O Tribunal de Justiça do Rio (TJRJ) condenou, nesta segunda-feira (18), as influenciadoras Nancy Gonçalves e Kerollen Vitória Cunha, a 12 anos de prisão por injúria racial, em regime fechado. Mãe e filha publicaram vídeos nas redes sociais entregando bananas e um macaco de pelúcia para crianças negras em maio de 2023, em São Gonçalo, na Região Metropolitana.
Além disso, as duas também terão que pagar R$ 20 mil de indenização a cada uma das vítimas. De acordo com a decisão da juíza Simone de Faria Ferraz, elas poderão recorrer em liberdade, mas seguem proibidas de publicar conteúdos semelhantes e manter contato com as crianças.
No documento, a magistrada afirma que, por meio dos depoimentos, ficou evidente que as rés estavam cientes de suas condutas. “Por anseio de aplausos, de visualizações, de sucesso e sim, optaram por perpetrar os crimes que lhes foram imputados”, explicou.
Segundo a decisão, a defesa argumentou que ambas não sabiam sobre racismo. “Nada mais absurdo querer fazer crer que nesses dias de conhecimento imediato, fácil acesso, as rés não soubessem o que é racismo. Não viviam as rés em tribo isolada, sem rede social, longe de tudo e de todos, absortas em si. Não e não! Foi a ré Nancy que afirmou com vaidade extrema que contavam com ‘quase vinte milhões de seguidores'”, disse a juíza.
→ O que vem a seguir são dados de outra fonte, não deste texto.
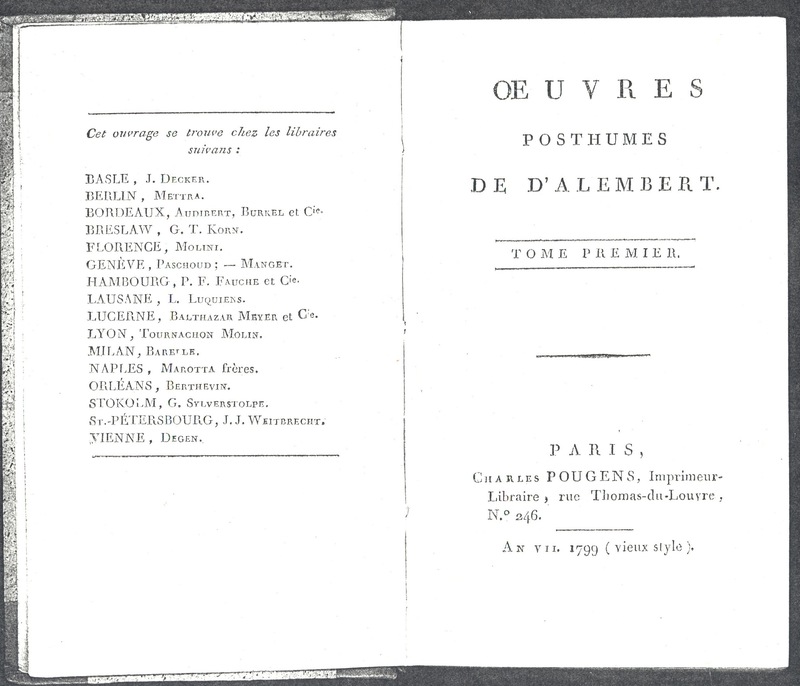 Lettre de Frédéric II à D'Alembert, 22 octobre 1776 Lettre de Frédéric II à D'Alembert, 22 octobre 1776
Ferraz destacou ainda que o caso não se trata de apenas uma “inocente brincadeirinha”. “As rés criaram conteúdo, ridicularizaram as crianças. Pouco importa se no momento em que R. recebe uma banana e L. um macaco de pelúcia não tivessem, naquele momento, repito, a perfeita consciência da chibata em seus pequenos corpos. Não, o crime se protrai no tempo e ganha contornos de verdadeira monstruosidade quando publicam, sem dó e respeito, suas reações imaturas e inocentes em rede social. Destaco que o momento em que se dá a consumação é justamente após as postagens, com a extrema divulgação, nesse momento é que após cientes das ofensas as crianças são vitimadas”, frisou.
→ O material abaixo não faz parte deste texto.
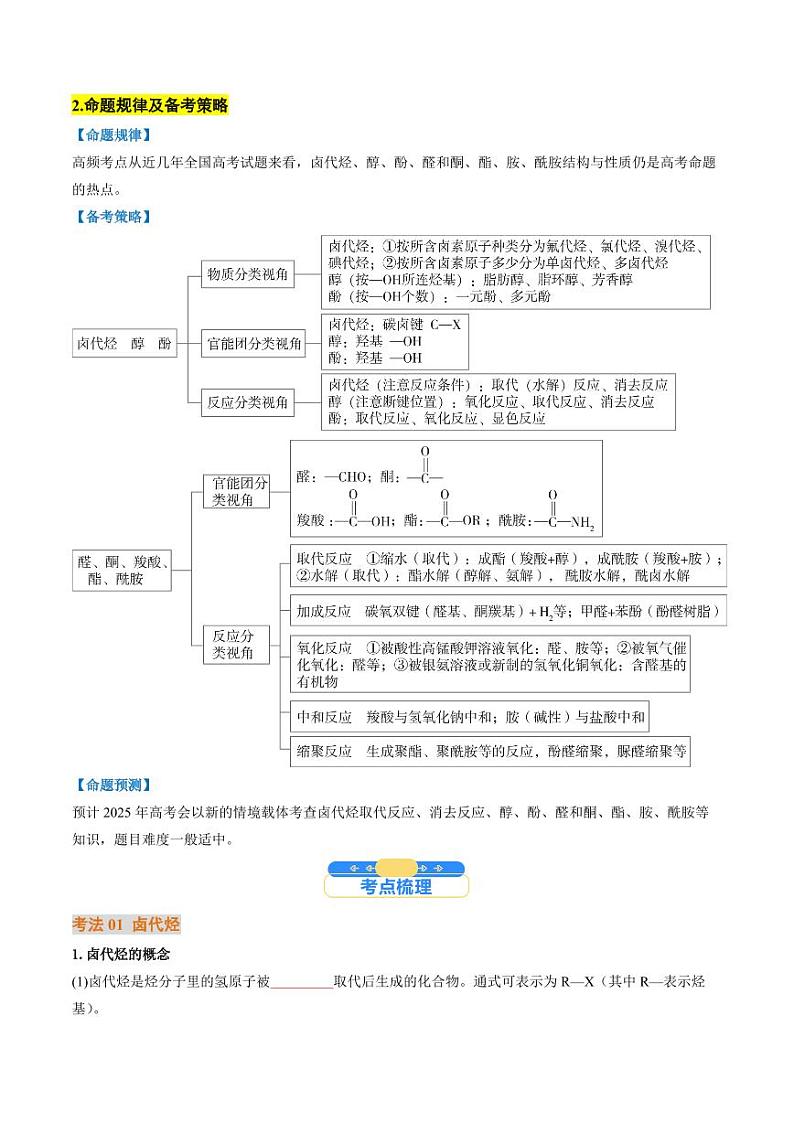 考点36 烃的衍生物（核心考点精讲精练）-备战2025年高考化学一轮复习考点帮（新高考通用）（学生版）第2页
Por fim, a juíza destacou os efeitos que o conteúdo provocou na vida das vítimas. Segundo a mãe, o menino nunca mais foi o mesmo, necessitando de acompanhamento psicológico.
“Destaco ainda as severas consequências de sua conduta reveladas pela vítima e sua genitora. Asseverou a mãe que o menino nunca mais foi o mesmo, passou a ser um menino nervoso, que necessita de acompanhamento psicológico, que precisou mudar de escola, deixou os amigos. Não só. Visivelmente abalado foi firme e asseverou que ficou muito triste, que não pode ser visto como um animal, que é um ser humano. Tal discurso revela a dor”, diz um trecho do documento.
Em nota, a defesa das influenciadoras manifestou respeito ao Poder Judiciário, mas discordou da decisão.
“As rés sempre colaboraram com o processo e confiam que a Justiça reconhecerá sua inocência. Por isso, será interposto recurso ao Tribunal de Justiça do Estado do Rio de Janeiro, visando a reforma da condenação. A defesa reafirma seu compromisso em demonstrar, nas instâncias superiores, a verdade dos fatos e a plena correção da conduta das acusadas”, relatou em nota.
O caso veio à tona em maio de 2024, após a advogada Fayda Belo, especialista em direito antidiscriminatório, denunciar a ação de ambas nas redes sociais. Em um vídeo, ela chamou a atitude de Kérollen e Nancy de “racismo recreativo”, que se trata da prática disfarçada de humor, quando alguém usa de “discriminação contra pessoas negras com intuito de diversão”.
Nos vídeos, mãe e filha pedem para as crianças abordadas nas ruas de São Gonçalo, na Região Metropolitana, escolherem entre um presente ou dinheiro. Em dois casos específicos, quando as crianças optam pelo presente, ambas negras, uma ganha uma banana e outra um macaco de pelúcia.
Kérollen e Nancy, que possuíam uma conta conjunta nas redes sociais, somando mais de 1 milhão de seguidores no Instagram e 13 milhões de inscritos no Tiktok. Na época, o Ministério Público do Rio (MPRJ) recebeu mais de 700 denúncias contra elas e chegou a bloquear os perfis das acusadas, que afirmaram não terem a “intenção de fazer qualquer referência à temáticas raciais ou à discriminação de minorias”.
Indiciadas pela Polícia Civil pelo crime de racismo, a dupla também foi investigada por coação, depois que a mãe de uma das crianças dizer que Kérollen e Nancy ofereceram dinheiro e cesta básica à mulher para que ela não denunciasse o caso.